宋墨萊從張秋的身上下來,側躺在一邊,手撐著臉問道。

他承認自己剛才確實有點兒急躁,主要是欲望來了,想擋也擋不住。他不是一個輕浮的人,上學的時候只想努力考第一,拿獎學金補貼家用;等到進入社會了,又想多加班,多拿錢讓自己以後的生活好過一點。所以雖然他長了一張特別妖孽的臉,身邊的追求者不斷,但是宋墨萊都沒有談過戀愛,也沒有和任何一個人發生過關系。

工作幾乎掏幹了他的所有精力,就連自w都很少。

好不容易想追一次人,卻被顧家的人趕到這裏來,也真夠倒黴的,幸好,在這裏他遇見了一個不錯的人。

宋墨萊解開褲鏈,做一些不可描述的事情。

而張秋眼睛盯著白色有些泛黃的天花板,手無意識地動著。他被宋墨萊親腫的嘴唇微微發疼。

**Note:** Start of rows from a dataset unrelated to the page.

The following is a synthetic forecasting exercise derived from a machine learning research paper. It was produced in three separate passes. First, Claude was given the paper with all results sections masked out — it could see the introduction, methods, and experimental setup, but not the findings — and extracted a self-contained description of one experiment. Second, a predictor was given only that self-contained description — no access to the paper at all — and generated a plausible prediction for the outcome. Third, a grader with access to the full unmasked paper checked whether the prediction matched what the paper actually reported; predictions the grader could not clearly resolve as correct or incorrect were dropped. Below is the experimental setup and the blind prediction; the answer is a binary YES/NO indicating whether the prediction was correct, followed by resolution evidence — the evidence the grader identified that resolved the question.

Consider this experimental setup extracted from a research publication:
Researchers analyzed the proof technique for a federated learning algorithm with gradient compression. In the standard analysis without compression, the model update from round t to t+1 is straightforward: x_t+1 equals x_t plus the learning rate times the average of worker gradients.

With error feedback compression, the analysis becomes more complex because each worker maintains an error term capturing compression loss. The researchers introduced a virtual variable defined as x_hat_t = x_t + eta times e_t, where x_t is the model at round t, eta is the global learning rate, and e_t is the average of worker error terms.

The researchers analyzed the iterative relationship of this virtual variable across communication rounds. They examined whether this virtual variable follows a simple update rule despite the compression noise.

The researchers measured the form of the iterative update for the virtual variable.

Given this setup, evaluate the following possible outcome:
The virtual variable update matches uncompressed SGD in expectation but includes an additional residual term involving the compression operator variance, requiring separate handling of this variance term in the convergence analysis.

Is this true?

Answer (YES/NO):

他突然想起來了,村口喜歡騎著兩輪車到處逛的二妞告訴過他,老一套的相親立馬結婚,已經過時了。現在得談戀愛。談戀愛就是和喜歡的人一起逛街,一起吃飯一起做任何想要做的事情,還有親親。

他現在是在和宋墨萊談戀愛……

張秋現在就好像是被布條纏繞住的木乃伊一樣。他想要迫切地尋找到布條的頭部,然後一點點地解開,可是越急越亂,越亂越急。

“我應該喜歡你。”張秋說完,又覺得喜歡這兩個字太過於羞恥,猛地站起身來,他現在太熱了,需要冷靜。